You don't get lazy on defense, you get the ball into the post and you're aggressive going to the hoop.
The Badgers (No. 14 ESPN/USA Today, No. 15 AP) have used that formula all season to make more free throws than their opponents have attempted, and Saturday's 65-56 victory over Minnesota was no different.
Marcus Landry had 12 points to lead five Wisconsin players in double figures and the Badgers (21-4, 11-2 Big Ten) were 25-of-33 from the free throw line, 17-of-21 in the second half.
"I've been fortunate to get guys willing to buy into that for 30 years," Ryan said of his formula. "That's where I'm lucky or obstinate not to accept anything else. I don't know which it is."
Lawrence Westbrook's 3-pointer put Minnesota up 41-38 less than 8 minutes into the second half. But the Badgers responded with a 14-4 run that included 6-of-7 shooting from the free throw line as they retook the lead 52-45.
After another 3 by Westbrook, Wisconsin reeled off a 9-0 run with all of the points coming from the line.
The Gophers were 10-of-23 from 3-point range (44 percent), well above their season average of 37 percent, but a series of missed layups and putbacks caused them to shoot just 25 percent from inside the arc.
Minnesota coach Tubby Smith said the offensive struggles sometimes turned into frustration fouls at the other end, but he declined to delve into the officiating.
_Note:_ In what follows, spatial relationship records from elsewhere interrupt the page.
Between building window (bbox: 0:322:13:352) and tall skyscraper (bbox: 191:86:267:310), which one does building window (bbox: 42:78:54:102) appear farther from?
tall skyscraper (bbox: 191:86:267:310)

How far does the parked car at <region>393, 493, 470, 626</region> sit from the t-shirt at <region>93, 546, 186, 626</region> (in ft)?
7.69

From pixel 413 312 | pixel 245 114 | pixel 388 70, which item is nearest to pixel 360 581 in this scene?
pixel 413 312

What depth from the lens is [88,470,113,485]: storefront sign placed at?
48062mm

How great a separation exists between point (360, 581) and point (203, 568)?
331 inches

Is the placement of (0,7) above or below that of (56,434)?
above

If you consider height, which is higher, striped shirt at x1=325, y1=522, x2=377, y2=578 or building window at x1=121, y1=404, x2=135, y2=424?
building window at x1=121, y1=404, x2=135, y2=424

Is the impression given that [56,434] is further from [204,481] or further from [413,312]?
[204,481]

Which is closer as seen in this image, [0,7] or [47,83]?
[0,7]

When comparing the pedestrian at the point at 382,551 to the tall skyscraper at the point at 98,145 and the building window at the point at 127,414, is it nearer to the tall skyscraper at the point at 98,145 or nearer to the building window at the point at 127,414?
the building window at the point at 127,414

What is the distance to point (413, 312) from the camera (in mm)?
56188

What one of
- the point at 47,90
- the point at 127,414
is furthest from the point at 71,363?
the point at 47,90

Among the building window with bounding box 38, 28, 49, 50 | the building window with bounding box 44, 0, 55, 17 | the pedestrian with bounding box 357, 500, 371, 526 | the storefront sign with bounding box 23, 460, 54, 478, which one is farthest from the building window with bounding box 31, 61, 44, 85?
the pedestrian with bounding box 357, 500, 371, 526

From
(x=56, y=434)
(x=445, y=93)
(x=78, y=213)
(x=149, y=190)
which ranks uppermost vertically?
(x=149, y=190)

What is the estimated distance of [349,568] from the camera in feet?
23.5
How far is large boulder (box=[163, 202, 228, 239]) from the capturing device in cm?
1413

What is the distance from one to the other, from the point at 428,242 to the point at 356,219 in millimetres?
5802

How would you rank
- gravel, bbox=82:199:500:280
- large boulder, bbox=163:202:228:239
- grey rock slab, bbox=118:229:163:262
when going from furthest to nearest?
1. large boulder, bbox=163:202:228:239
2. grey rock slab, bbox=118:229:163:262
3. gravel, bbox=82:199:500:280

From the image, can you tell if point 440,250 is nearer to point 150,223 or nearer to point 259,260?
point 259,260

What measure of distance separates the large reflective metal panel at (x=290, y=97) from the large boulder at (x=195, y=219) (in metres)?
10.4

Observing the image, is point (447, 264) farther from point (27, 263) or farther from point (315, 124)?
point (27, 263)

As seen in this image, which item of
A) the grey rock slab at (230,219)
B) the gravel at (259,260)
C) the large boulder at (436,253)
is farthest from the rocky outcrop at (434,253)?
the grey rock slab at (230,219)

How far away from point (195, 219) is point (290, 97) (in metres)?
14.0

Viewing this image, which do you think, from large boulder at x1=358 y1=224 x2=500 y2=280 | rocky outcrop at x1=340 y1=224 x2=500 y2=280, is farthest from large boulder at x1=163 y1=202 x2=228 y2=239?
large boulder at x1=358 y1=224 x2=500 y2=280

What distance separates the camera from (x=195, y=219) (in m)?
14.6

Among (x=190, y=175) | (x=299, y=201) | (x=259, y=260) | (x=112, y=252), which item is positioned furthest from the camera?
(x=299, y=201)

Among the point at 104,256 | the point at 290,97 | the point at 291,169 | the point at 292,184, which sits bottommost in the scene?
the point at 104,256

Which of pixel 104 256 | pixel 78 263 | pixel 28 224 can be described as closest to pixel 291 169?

The Gophers were whistled for 25 fouls compared to 17 called on the Badgers.
"There was a whistle blowing every time down the court," Smith said.
Jason Bohannon, who scored a career-high 18 points in Wednesday's win at No. 13 Indiana, sprained his ankle in practice Friday and was listed as doubtful for the game. But he came off the bench to score 11 points, hitting all six of his free throws.
Wisconsin led 27-26 at halftime after Butch, whose banked 3-pointer in the final seconds beat Indiana on Wednesday, hit a 3 in the closing seconds.
Butch, who was 5-of-8 from the line, said he often hears others griping as he waits to shoot free throws. He said Wisconsin's movement on offense and discipline on defense create the disparity that often shows up in the box score.
"Make sure you play defense the right way, and they won't call fouls," he said.